A narrativa inicia-se com Joan maquinando uma trama mirabolante que envolve sua própria morte durante um pequeno veraneio solitário na vila de Terremoto na Itália. Tomando sol à beira de uma sacada, na tradição ocidental trovadora, um local de passagem entre o espaço público e o recôndito privado, a narradora explica suas motivações: sendo constatada sua morte, obteria alguma liberdade que não possuía na vida casada sem maiores aspirações. Com a morte forjada, a união dos anseios que a dividiram em duas identidades (a escritora gótica e a esposa infeliz) seria finalmente possível, com o vislumbre para uma vida tolerável. Citando esse trechinho:

“Mas esta não era uma sacada romântica. Tinha um parapeito geométrico como aqueles dos prédios de apartamento de renda média dos anos cinquenta, e o chão era de cimento bruto já começando a erodir. Não era o tipo de sacada em que um homem ficaria embaixo tocando alaúde, ansioso, nem a escalaria carregando uma rosa nos dentes ou um estilete na manga[2]”.

O contraste entre a situação patética da narradora e seus desejos românticos é engraçado (geralmente, os textos da Atwood possuem um humor ácido), mas acaba reforçando as limitações sociais da narradora: sempre à espera de suposto amante “genuíno”, que a salve heroicamente da situação desconfortável. Veja, não estamos no século XIX e a protagonista também não é nenhuma boba, é bastante irônica a seu próprio respeito. Entretanto, não deixa de desejar sinceramente que seus amantes corporifiquem um herói… Conhece a história?

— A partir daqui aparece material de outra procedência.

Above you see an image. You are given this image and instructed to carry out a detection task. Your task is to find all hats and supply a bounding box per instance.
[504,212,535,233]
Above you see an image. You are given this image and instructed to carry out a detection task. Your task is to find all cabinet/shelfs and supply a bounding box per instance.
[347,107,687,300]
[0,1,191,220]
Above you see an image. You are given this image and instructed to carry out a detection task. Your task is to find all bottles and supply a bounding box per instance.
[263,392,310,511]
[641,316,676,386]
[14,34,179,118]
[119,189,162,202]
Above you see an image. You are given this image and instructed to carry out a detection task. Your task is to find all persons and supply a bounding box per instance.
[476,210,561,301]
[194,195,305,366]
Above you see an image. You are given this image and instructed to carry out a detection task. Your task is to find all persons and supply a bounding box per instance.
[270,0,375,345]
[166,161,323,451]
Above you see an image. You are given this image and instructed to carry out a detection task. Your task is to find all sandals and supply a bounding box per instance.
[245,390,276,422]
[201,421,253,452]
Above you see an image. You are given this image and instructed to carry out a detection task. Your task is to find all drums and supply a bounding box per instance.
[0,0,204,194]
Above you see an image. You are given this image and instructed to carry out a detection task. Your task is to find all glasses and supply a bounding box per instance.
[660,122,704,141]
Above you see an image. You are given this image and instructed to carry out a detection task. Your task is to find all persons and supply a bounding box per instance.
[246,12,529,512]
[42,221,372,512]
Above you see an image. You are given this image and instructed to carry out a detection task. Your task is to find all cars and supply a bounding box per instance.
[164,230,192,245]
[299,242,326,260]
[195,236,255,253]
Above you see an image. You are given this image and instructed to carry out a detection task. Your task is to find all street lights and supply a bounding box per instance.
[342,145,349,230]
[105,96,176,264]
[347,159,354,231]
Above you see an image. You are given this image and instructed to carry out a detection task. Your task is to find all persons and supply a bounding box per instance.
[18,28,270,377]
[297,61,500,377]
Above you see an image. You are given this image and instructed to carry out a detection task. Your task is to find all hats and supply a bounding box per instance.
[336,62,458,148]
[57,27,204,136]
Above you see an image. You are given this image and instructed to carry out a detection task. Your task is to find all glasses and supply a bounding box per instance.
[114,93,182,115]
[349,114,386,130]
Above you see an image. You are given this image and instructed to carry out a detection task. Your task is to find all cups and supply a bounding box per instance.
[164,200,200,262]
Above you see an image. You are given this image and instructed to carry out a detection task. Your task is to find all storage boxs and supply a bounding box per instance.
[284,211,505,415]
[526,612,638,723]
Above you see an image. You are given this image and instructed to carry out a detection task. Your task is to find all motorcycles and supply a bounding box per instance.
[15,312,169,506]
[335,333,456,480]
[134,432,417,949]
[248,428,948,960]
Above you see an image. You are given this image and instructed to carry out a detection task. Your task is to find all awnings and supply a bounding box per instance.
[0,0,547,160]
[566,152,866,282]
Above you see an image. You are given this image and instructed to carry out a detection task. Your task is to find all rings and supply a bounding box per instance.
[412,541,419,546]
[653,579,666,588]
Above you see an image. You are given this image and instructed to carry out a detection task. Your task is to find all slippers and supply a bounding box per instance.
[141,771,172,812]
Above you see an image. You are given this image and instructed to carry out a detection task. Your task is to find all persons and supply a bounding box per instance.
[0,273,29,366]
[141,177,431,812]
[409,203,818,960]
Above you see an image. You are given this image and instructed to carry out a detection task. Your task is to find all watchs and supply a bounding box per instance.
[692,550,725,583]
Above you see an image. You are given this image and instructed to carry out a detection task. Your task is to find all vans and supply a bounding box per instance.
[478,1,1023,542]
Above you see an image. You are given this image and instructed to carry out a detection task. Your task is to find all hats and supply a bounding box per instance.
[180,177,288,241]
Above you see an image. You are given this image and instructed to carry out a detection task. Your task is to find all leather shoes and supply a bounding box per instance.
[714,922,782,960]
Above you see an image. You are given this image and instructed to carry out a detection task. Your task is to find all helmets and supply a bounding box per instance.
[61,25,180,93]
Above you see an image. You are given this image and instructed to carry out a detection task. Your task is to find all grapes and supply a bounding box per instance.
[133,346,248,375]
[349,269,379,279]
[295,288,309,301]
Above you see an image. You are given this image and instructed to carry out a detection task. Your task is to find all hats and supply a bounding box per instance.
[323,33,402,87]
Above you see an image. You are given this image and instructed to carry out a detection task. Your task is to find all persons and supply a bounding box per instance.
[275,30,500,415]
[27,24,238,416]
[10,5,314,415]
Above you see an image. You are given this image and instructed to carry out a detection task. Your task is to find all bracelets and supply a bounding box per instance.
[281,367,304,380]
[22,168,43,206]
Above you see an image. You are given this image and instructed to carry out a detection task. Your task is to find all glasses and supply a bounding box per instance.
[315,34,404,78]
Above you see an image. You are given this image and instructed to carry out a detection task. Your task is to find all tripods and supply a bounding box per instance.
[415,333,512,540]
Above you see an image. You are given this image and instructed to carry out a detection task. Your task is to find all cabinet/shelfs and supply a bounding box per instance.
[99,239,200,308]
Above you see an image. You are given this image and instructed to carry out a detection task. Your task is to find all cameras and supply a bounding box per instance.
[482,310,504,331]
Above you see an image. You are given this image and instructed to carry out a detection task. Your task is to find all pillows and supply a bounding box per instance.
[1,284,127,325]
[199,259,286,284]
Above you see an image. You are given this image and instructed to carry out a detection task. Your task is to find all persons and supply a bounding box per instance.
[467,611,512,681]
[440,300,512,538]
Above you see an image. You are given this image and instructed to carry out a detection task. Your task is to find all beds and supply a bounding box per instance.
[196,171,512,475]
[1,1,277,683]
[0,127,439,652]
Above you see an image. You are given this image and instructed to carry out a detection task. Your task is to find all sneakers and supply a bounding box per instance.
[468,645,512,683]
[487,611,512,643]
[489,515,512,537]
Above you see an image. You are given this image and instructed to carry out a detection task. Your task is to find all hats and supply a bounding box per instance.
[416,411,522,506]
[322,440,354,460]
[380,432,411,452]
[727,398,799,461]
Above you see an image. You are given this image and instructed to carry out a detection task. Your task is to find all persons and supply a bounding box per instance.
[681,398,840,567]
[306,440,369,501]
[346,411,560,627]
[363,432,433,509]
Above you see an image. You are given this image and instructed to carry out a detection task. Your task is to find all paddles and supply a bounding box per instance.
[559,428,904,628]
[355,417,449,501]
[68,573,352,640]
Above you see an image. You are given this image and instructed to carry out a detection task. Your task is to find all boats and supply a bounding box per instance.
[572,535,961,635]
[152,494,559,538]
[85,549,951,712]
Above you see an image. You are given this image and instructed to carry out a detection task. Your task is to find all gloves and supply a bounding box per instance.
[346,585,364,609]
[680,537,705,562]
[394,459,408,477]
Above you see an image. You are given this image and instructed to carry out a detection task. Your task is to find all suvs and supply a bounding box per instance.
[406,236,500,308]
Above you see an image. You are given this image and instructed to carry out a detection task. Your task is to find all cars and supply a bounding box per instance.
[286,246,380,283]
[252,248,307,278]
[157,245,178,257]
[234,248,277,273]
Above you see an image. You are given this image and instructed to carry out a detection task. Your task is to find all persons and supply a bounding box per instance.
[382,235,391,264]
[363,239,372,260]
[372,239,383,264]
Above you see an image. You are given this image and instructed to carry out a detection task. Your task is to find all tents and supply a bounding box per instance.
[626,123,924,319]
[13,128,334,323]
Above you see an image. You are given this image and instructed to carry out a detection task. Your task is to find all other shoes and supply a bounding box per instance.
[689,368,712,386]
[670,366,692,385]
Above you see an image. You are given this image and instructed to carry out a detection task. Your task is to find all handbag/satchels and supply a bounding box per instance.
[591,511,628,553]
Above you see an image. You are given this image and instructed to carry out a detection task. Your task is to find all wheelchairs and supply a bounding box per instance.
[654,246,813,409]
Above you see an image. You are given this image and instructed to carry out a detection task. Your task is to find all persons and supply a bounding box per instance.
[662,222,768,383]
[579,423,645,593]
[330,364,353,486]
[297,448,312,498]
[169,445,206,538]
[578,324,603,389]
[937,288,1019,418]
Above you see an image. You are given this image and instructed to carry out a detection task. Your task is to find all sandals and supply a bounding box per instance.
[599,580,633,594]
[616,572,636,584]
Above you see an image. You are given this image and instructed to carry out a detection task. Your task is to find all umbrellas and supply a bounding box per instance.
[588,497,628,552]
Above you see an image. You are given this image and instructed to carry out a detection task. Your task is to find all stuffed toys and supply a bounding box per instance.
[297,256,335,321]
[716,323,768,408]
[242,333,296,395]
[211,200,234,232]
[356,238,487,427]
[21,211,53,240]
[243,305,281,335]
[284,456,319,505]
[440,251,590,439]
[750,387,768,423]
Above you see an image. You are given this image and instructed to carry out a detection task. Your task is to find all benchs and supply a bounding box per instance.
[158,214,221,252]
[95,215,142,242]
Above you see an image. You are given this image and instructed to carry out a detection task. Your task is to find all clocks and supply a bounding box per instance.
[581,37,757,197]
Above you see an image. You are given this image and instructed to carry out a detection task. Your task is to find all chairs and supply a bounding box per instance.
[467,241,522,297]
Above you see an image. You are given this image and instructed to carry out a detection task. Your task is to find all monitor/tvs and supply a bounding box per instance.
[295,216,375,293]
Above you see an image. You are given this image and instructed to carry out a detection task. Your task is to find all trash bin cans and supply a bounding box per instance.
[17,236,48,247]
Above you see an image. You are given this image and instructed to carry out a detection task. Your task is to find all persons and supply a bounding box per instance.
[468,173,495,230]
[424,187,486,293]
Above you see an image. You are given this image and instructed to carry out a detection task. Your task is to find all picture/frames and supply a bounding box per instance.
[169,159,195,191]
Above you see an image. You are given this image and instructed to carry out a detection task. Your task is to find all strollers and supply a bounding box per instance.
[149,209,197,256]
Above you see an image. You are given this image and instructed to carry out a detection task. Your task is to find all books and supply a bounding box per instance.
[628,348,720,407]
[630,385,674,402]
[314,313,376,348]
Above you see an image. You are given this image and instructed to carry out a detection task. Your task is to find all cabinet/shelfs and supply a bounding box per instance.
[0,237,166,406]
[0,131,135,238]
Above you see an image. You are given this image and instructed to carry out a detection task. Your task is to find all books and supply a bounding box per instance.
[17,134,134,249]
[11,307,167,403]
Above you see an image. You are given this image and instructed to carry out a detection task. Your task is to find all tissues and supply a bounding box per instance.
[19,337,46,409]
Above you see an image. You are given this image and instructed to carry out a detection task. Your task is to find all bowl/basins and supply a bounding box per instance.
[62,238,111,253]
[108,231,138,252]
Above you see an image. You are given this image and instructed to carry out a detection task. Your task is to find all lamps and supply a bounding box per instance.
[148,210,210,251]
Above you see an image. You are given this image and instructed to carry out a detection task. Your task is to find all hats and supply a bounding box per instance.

No fim, o romance produz a famosa configuração da tragédia rasa, uma tragédia sem o verdadeiramente trágico: uma desgraça sem apresentar um sentido maior histórico ou social, pois se resume a lamentar (inutilmente) a ausência de liberdade individual dentro de uma noção de liberdade e de felicidade definidas ali no quadradinho.

Acho que a discussão sobre esses romances é muito boa, pois faz com que possamos pensar com mais perspectiva sobre muitos assuntos. Encontrei dois outros textos que comentam o enredo da obra: Madame Oráculo e Madame Oráculo e seus labirintos.

Até a próxima!

Referências

[1] HOSSNE, Andréa, Bovarismo e Romance, Madame Bovary e Lady Oracle. São Paulo: Ateliê Editorial, 2000, p. 52.

[2] Tradução de Domingos Demasi citada em HOSSNE, Andréa, Bovarismo e Romance, Madame Bovary e Lady Oracle. São Paulo: Ateliê Editorial, 2000, p. 49.